2.1 Grundsatz
Der Ausbildungsfreibetrag von 1.200 EUR (bis 2022: 924 EUR) wird zusätzlich zum Kindergeld bzw. zu den Freibeträgen des § 32 Abs. 6 EStG berücksichtigt. Auch wenn dieser Freibetrag, wie der BFH für den Betrag von 924 EUR entschieden hat, schon in Anbetracht von Studiengebühren kaum realitätsgerecht ist, werden keine verfassungsrechtlichen Bedenken anerkannt, da der Freibetrag lediglich eine Komponente im Rahmen des Familienleistungsausgleichs darstellt und dem Gesetzgeber hier ein weiter Gestaltungsspielraum zusteht. Außerdem rechnen die Kosten einer auswärtigen Unterbringung nicht zum geschützten Familienexistenzminimum.
2.2 Auslandskinder
Für nicht unbeschränkt einkommensteuerpflichtige Kinder, sog. Auslandskinder, vermindert sich der Betrag u. U. nach der sog. Ländergruppeneinteilung. Je nach den Lebenshaltungskosten im Ausland mindert sich der Freibetrag auf 3/4, 1/2 oder 1/4 des Betrags von 1.200 EUR.
Kinder, die während des Schulbesuchs bei Verwandten im Ausland, z. B. bei den Großeltern, leben, sind nicht unbeschränkt steuerpflichtig. Der Freibetrag ist daher nach der Ländergruppeneinteilung zu kürzen. Dies gilt auch für die Monate, während derer sie sich in den Ferien bei ihren Eltern im Inland aufhalten. Der Freibetrag steht auch für diese Zeiten (nur gekürzt) zu. Denn dadurch wird weder die Ausbildung noch die auswärtige Unterbringung unterbrochen.

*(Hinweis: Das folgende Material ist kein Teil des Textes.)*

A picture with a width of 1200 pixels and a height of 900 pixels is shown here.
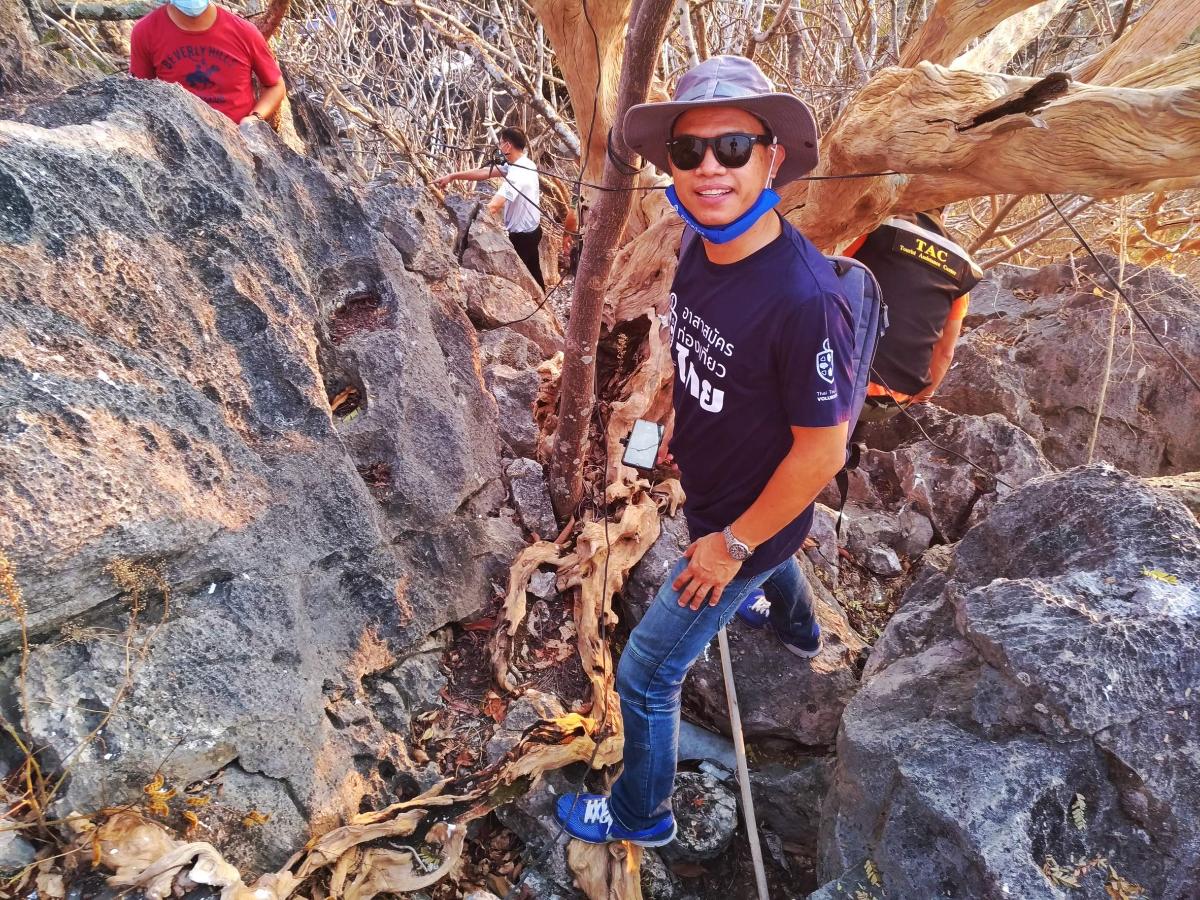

Bei einer Wohnsitzverlegung ist der Freibetrag ländergruppenbedingt nur für den Zeitraum zu kürzen, für den der Wohnsitz im Ausland unterhalten wird. Kommen bei einer Wohnsitzverlegung des Kinds vom Inland ins Ausland oder umgekehrt Freibeträge in verschiedener Höhe in Betracht, sind diese zu zwölfteln.
Kürzung des Jahresbetrags aufgrund von Ländergruppeneinteilung
Der 19-jährige Sohn S der in München lebenden Eltern wohnte bis 31.3. bei den Großeltern in Mexiko und ging dort zur Schule. Zum 1.4. zog er nach Berlin, wo er ein mehrjähriges Studium aufnahm.
S war bis zu seinem Zuzug ins Inland nicht unbeschränkt steuerpflichtig. Den Eltern steht für das 1. Vierteljahr ein zeitanteilig gekürzter Ausbildungsfreibetrag von 150 EUR zu. Der Jahresbetrag von 1.200 EUR wird gekürzt nach der Ländergruppeneinteilung auf 1/2 = 600 EUR; davon 1/4 = 150 EUR. Für die übrigen Monate beträgt der Freibetrag 900 EUR (3/4 von 1.200 EUR); insgesamt 1.050 EUR (900 EUR + 150 EUR).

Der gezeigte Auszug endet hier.